Carnegie Mellon University
12:00 pm to 1:00 pm
NSH 3305
Abstract:
In recent years, the pace of innovations in the fields of machine learning has accelerated. To cope with the sheer computational complexity of training large ML models on large datasets, researchers in SysML have created algorithms and systems that parallelize ML training and inference over multiple CPUs or GPUs, or even multiple computing nodes over a network (distributed machine learning). As ML and deep learning models become more structurally complex, these systems have struggled to provide excellent all-round performance on a wide variety of models. In this thesis, we propose a simple design principle, adaptive parallelism, to guide the design of algorithms and systems for large-scale distributed ML. Following this principle, we derive a series of new parallelization strategies that interpolate existing ML parallelisms and adapt to the model, algorithm and cluster specifications.
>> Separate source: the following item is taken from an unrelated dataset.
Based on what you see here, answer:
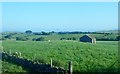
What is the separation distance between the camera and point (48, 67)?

We examine these strategies and show that they boost the scalability and efficiency for one order of magnitude across a diverse set of models, environment, and distributed ML workloads, and open up the space for new model and algorithm design.
Generalized from multiple instantiations of this methodology, we develop ways of expressing various ML parallelisms, originated from different aspects, including synchronization architecture, model partitioning and placement, consistency, to name a few, within a unified representation. We demonstrate that the representation allows for rapid composing of adaptive parallelization strategies for unseen models from existing parallelisms, simplification of parallel ML programming, and leads to system implementations with better abstraction. Finally, we identify that ML scale-up is usually underestimated in terms of the amount of knowledge and time required to map from an appropriate distribution strategy to the model. To overcome this obstacle, we propose to investigate learning-based methods for distribution strategy search over the space spanned by the representation, in order to automate ML parallelization.
Thesis Committee:
Eric Xing, Chair
Gregory R. Ganger
Deva Ramanan
Jinyang Li, New York University
Christopher Ré, Stanford University